— Begin Material to process —
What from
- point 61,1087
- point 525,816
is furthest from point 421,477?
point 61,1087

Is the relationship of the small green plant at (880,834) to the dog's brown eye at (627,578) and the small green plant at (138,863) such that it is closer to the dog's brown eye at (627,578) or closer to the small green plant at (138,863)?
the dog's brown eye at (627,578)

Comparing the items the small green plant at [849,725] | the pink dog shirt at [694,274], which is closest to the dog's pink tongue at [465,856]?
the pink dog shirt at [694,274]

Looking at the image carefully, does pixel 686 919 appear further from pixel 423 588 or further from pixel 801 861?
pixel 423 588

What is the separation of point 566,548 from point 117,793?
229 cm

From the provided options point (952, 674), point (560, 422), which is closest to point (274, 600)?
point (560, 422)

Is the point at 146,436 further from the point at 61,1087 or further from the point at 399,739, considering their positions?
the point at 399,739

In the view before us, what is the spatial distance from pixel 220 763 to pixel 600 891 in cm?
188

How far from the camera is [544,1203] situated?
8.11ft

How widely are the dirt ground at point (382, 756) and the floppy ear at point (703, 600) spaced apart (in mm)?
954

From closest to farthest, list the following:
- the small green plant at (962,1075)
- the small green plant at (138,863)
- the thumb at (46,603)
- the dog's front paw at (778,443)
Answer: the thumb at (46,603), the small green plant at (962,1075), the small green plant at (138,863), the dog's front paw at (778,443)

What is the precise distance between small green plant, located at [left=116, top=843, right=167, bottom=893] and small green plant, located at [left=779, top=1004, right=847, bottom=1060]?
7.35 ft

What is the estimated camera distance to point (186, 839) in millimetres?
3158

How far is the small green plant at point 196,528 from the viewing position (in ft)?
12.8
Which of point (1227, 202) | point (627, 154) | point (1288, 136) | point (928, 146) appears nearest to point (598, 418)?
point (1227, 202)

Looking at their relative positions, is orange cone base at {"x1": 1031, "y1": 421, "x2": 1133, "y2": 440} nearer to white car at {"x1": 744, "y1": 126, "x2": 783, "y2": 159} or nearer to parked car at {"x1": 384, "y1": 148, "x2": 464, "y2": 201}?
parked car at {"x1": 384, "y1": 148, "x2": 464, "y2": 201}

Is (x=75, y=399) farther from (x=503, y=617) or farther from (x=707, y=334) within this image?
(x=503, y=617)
— End Material to process —
▶ _Task requirements_: Copy out every line above word for word.

▶ _Response to this task_:
What from
- point 61,1087
- point 525,816
is furthest from point 421,477?
point 61,1087

Is the relationship of the small green plant at (880,834) to the dog's brown eye at (627,578) and the small green plant at (138,863) such that it is closer to the dog's brown eye at (627,578) or closer to the small green plant at (138,863)?
the dog's brown eye at (627,578)

Comparing the items the small green plant at [849,725] | the pink dog shirt at [694,274], which is closest to the dog's pink tongue at [465,856]?
the pink dog shirt at [694,274]

Looking at the image carefully, does pixel 686 919 appear further from pixel 423 588 or further from pixel 801 861?
pixel 423 588

What is the separation of point 566,548 from point 117,793?
229 cm

From the provided options point (952, 674), point (560, 422), which is closest to point (274, 600)?
point (560, 422)

Is the point at 146,436 further from the point at 61,1087 or further from the point at 399,739, considering their positions?
the point at 399,739

In the view before us, what is the spatial distance from pixel 220 763 to pixel 600 891 in cm?
188

How far from the camera is [544,1203] situated?
8.11ft

How widely are the dirt ground at point (382, 756) and the floppy ear at point (703, 600) spaced apart (in mm)?
954

From closest to farthest, list the following:
- the small green plant at (962,1075)
- the small green plant at (138,863)
- the thumb at (46,603)
- the dog's front paw at (778,443)
Answer: the thumb at (46,603), the small green plant at (962,1075), the small green plant at (138,863), the dog's front paw at (778,443)

What is the precise distance between small green plant, located at [left=116, top=843, right=167, bottom=893] and small green plant, located at [left=779, top=1004, right=847, bottom=1060]?
7.35 ft

What is the estimated camera distance to point (186, 839) in millimetres?
3158

How far is the small green plant at point 196,528 from the viewing position (in ft)?
12.8
Which of point (1227, 202) | point (627, 154) | point (1288, 136) | point (928, 146) appears nearest to point (598, 418)?
point (1227, 202)

Looking at their relative positions, is orange cone base at {"x1": 1031, "y1": 421, "x2": 1133, "y2": 440} nearer to white car at {"x1": 744, "y1": 126, "x2": 783, "y2": 159} or nearer to parked car at {"x1": 384, "y1": 148, "x2": 464, "y2": 201}?
parked car at {"x1": 384, "y1": 148, "x2": 464, "y2": 201}

Is (x=75, y=399) farther from (x=503, y=617) or farther from (x=707, y=334) within this image?
(x=503, y=617)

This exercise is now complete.